A lo largo de un siglo, cuatro generaciones de mujeres conviven en la misma granja en Altmark. Cerca de la Primera Guerra Mundial, una niña llamada Alma observa a su familia mientras sufren numerosas pérdidas y a su hermano mayor que es impedido de ir a luchar por un ‘accidente laboral’.  En la siguiente guerra, Erika fantasea sobre como sería vivir sin una pierna igual que su tío Fritz y lidia con una aparente atracción hacia él. Angelika, una adolescente en la Alemania del Este en los 80’s, se enfrenta a las miradas de los hombres que la rodean, incluso de su familia. A inicios de este siglo, en el río cerca de su nuevo hogar, Rainer conoce a una niña que ha perdido a su madre y se pregunta como sería vivir en su lugar. 

Las experiencias que trascienden el tiempo

Schilinski comienza su película mostrándonos de forma quieta la cotidianeidad de las diferentes mujeres que protagonizan su historia, intercala entre línea de tiempos sin previo aviso, dejando a la audiencia con la labor de encontrar en que época se desarrollan. Así se va desenvolviendo frente a nuestros ojos esta historia de mujeres que varias comparten una conexión sanguínea, otras simplemente han vivido en la misma casa en diferentes momentos de la historia, sin embargo mientras más avanza la trama descubrimos que entre ellas hay vivencias que si bien no son exactamente iguales, las dejan con sensaciones que las otras, años más tarde o después, también experimentan.
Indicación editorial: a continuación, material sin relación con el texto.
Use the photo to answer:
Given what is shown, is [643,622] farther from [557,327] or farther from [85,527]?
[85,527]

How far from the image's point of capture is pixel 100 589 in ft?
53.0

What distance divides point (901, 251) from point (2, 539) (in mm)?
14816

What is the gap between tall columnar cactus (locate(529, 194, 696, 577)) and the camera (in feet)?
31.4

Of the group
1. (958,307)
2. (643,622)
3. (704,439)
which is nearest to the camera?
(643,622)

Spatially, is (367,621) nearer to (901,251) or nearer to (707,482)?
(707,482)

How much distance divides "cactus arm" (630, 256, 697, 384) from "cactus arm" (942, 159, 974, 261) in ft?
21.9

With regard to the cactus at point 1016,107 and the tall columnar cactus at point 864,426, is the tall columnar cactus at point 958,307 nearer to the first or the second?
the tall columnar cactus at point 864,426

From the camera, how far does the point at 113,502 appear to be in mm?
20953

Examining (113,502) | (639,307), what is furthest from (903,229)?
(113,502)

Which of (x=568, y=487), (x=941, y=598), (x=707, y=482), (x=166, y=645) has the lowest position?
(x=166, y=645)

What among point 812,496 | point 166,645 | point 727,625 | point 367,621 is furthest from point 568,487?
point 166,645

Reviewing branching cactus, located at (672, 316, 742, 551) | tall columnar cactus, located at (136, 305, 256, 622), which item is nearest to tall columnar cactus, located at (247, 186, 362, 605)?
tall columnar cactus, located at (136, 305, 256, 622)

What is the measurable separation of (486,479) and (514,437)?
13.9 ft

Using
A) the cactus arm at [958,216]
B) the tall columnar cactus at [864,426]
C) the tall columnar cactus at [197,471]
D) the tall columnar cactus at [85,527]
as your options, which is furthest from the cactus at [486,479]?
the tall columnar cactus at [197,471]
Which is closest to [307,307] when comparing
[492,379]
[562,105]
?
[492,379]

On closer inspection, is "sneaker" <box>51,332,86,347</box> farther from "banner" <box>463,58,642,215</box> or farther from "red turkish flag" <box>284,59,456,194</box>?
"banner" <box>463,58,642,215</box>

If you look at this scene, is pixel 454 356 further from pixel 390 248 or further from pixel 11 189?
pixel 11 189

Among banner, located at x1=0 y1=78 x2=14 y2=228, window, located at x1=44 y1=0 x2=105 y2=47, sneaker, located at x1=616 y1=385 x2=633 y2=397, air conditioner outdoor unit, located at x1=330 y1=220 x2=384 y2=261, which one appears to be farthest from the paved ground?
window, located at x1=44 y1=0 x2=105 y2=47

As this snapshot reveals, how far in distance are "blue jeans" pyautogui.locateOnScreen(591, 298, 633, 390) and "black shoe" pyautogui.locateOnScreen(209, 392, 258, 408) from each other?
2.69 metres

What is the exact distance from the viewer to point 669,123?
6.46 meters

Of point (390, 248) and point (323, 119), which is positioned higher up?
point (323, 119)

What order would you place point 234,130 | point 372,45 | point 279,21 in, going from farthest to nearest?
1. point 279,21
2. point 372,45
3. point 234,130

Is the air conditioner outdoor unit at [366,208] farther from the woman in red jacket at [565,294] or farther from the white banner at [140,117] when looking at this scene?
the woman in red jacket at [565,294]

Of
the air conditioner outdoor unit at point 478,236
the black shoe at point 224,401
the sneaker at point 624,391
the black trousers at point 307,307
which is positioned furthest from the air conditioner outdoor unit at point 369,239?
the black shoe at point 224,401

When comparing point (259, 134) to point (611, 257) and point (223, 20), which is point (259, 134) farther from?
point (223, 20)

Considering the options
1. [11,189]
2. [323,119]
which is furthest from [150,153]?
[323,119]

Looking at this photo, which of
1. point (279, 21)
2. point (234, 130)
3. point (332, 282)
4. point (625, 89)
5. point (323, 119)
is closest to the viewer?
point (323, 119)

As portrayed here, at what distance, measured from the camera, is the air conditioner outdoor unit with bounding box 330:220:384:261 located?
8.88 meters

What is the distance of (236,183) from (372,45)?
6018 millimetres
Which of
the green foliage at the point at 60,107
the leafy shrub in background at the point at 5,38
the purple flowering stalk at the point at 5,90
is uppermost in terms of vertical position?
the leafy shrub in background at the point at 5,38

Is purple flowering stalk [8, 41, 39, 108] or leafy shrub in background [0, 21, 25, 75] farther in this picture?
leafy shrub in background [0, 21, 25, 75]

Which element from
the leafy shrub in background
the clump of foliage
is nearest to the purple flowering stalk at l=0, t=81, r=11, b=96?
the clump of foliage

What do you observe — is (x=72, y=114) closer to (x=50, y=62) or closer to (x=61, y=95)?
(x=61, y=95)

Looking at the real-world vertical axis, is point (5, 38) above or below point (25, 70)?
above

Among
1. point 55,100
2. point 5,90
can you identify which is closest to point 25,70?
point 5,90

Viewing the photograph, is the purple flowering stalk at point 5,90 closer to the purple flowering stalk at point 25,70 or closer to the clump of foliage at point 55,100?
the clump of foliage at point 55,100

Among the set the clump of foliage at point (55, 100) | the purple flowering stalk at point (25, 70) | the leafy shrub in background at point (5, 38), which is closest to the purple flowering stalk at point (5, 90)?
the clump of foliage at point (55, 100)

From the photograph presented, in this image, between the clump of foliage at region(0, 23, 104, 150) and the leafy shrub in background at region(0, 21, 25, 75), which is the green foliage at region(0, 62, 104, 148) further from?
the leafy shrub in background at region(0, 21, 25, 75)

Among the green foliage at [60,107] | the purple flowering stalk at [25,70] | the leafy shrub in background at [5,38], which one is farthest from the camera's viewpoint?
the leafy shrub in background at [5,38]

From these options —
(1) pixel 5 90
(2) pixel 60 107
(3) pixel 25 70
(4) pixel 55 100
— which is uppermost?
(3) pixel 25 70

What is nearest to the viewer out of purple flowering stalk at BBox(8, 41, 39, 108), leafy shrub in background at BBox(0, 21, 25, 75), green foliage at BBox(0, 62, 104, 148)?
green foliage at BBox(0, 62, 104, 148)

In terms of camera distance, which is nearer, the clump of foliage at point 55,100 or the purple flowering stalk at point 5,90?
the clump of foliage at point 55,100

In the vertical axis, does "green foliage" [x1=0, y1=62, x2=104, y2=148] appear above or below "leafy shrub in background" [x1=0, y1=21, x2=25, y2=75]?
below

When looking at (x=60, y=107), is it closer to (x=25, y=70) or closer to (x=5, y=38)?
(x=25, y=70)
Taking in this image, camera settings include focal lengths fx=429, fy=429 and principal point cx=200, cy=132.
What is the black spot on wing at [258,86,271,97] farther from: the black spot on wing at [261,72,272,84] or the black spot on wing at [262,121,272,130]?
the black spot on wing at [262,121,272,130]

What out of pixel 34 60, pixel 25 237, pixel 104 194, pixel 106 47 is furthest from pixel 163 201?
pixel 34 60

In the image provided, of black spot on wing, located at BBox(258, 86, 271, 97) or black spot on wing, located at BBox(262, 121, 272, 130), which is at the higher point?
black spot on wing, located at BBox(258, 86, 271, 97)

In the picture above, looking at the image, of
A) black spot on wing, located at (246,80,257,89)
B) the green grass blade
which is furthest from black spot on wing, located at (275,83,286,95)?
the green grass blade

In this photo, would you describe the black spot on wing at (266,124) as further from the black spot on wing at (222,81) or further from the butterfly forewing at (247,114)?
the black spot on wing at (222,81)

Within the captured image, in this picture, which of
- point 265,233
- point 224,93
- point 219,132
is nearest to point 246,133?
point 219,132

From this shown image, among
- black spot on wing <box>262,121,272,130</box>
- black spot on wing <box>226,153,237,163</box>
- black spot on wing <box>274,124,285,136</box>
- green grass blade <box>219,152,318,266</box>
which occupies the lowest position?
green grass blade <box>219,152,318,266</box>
Estas vivencias van desde lo común de la infancia, el juego, la exploración del entorno, la curiosidad; comportamientos que más tarde se convierten en deseo, en la exploración del cuerpo, en sentir la percepción de otros. La directora nos muestra como la experiencia de crecer es extremadamente similar para estas niñas y mujeres y a la vez cada caso es particular, en esos paralelos hay algo que es natural y al mismo tiempo es prueba de una conexión que va más allá de lo terrenal.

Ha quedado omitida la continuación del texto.